(GOAL OF THE EXERCISE): Write each record again exactly as it stands.

(SUPPLIED DATA):

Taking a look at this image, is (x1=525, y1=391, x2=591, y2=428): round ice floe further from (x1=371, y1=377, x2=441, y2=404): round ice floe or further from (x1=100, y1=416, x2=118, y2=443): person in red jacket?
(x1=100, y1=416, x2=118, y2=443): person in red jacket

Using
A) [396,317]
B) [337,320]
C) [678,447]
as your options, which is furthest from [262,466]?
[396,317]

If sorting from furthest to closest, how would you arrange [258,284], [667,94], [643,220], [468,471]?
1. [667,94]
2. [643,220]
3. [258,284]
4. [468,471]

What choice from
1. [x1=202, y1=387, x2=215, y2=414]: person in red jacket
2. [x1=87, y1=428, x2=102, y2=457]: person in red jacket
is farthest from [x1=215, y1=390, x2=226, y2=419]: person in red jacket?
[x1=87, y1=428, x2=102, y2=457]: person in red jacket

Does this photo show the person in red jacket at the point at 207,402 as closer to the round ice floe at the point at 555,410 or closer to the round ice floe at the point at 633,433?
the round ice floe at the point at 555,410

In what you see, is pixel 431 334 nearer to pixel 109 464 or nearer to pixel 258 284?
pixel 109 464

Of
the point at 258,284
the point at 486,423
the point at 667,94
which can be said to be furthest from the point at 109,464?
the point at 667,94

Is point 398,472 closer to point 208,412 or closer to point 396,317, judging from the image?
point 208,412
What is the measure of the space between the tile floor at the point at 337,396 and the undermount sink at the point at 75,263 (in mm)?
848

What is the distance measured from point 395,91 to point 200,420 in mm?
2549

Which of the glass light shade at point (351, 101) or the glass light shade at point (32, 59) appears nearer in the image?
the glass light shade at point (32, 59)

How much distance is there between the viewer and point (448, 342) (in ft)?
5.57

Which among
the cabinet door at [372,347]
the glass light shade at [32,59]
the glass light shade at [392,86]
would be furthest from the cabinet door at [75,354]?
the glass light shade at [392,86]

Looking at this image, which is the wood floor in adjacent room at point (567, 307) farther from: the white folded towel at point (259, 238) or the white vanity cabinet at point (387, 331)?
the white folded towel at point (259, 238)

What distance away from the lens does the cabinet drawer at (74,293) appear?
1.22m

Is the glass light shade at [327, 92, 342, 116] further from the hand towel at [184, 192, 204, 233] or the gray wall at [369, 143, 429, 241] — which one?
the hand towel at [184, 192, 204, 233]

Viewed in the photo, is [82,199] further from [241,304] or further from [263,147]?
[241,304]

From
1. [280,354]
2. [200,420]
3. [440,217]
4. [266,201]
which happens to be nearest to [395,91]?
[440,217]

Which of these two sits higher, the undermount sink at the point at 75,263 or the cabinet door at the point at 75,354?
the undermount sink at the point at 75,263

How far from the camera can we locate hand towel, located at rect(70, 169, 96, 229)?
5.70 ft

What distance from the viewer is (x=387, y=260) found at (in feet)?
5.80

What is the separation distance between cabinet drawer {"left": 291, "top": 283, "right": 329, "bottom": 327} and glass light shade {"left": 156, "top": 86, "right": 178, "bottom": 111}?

(ANSWER FOR THIS EXERCISE):
Taking a look at this image, is (x1=525, y1=391, x2=591, y2=428): round ice floe further from (x1=371, y1=377, x2=441, y2=404): round ice floe or further from (x1=100, y1=416, x2=118, y2=443): person in red jacket?
(x1=100, y1=416, x2=118, y2=443): person in red jacket

Using
A) [396,317]
B) [337,320]
C) [678,447]
as your options, which is furthest from [262,466]?
[396,317]

If sorting from furthest to closest, how would you arrange [258,284], [667,94], [643,220], [468,471]?
1. [667,94]
2. [643,220]
3. [258,284]
4. [468,471]

What choice from
1. [x1=202, y1=387, x2=215, y2=414]: person in red jacket
2. [x1=87, y1=428, x2=102, y2=457]: person in red jacket
is farthest from [x1=215, y1=390, x2=226, y2=419]: person in red jacket?
[x1=87, y1=428, x2=102, y2=457]: person in red jacket

Does this photo show the person in red jacket at the point at 207,402 as closer to the round ice floe at the point at 555,410 or closer to the round ice floe at the point at 633,433?
the round ice floe at the point at 555,410

In what you see, is pixel 431 334 nearer to pixel 109 464 or nearer to pixel 258 284?
pixel 109 464

Of
the point at 258,284
the point at 486,423
the point at 667,94
which can be said to be furthest from the point at 109,464?
the point at 667,94

Is point 398,472 closer to point 208,412 or closer to point 396,317, judging from the image?
point 208,412
What is the measure of the space between the tile floor at the point at 337,396 and the undermount sink at the point at 75,263 (in mm)?
848

What is the distance measured from point 395,91 to point 200,420 in mm?
2549

Which of the glass light shade at point (351, 101) or the glass light shade at point (32, 59) appears nearer in the image?
the glass light shade at point (32, 59)

How much distance is there between the viewer and point (448, 342) (in ft)?
5.57

Which among
the cabinet door at [372,347]
the glass light shade at [32,59]
the glass light shade at [392,86]
would be furthest from the cabinet door at [75,354]?
the glass light shade at [392,86]

Looking at this image, which is the wood floor in adjacent room at point (567, 307) farther from: the white folded towel at point (259, 238) or the white vanity cabinet at point (387, 331)?
the white folded towel at point (259, 238)

What distance away from the lens does the cabinet drawer at (74,293) appear?
1.22m

Is the glass light shade at [327, 92, 342, 116] further from the hand towel at [184, 192, 204, 233] or the gray wall at [369, 143, 429, 241] — which one?
the hand towel at [184, 192, 204, 233]

Viewed in the photo, is [82,199] further from [241,304] or further from [263,147]?
[241,304]

From
1. [280,354]
2. [200,420]
3. [440,217]
4. [266,201]
which happens to be nearest to [395,91]?
[440,217]

Which of these two sits higher, the undermount sink at the point at 75,263 or the cabinet door at the point at 75,354?
the undermount sink at the point at 75,263

How far from the camera can we locate hand towel, located at rect(70, 169, 96, 229)?
5.70 ft

What distance from the viewer is (x=387, y=260) found at (in feet)?
5.80

What is the separation distance between cabinet drawer {"left": 291, "top": 283, "right": 329, "bottom": 327} and glass light shade {"left": 156, "top": 86, "right": 178, "bottom": 111}?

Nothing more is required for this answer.